Exercise details
The required output is the line that contains "Namibia, site unknown, 2012:01:01" plus every line after it in the listing below, copied exactly as it appears.

Excerpted records
*** Block opens ***
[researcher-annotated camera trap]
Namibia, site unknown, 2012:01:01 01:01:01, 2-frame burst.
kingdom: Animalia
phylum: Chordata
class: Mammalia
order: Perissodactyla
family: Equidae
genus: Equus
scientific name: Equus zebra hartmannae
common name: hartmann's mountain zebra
*** Block closes ***
Your response
Namibia, site unknown, 2012:01:01 01:01:01, 2-frame burst.
kingdom: Animalia
phylum: Chordata
class: Mammalia
order: Perissodactyla
family: Equidae
genus: Equus
scientific name: Equus zebra hartmannae
common name: hartmann's mountain zebra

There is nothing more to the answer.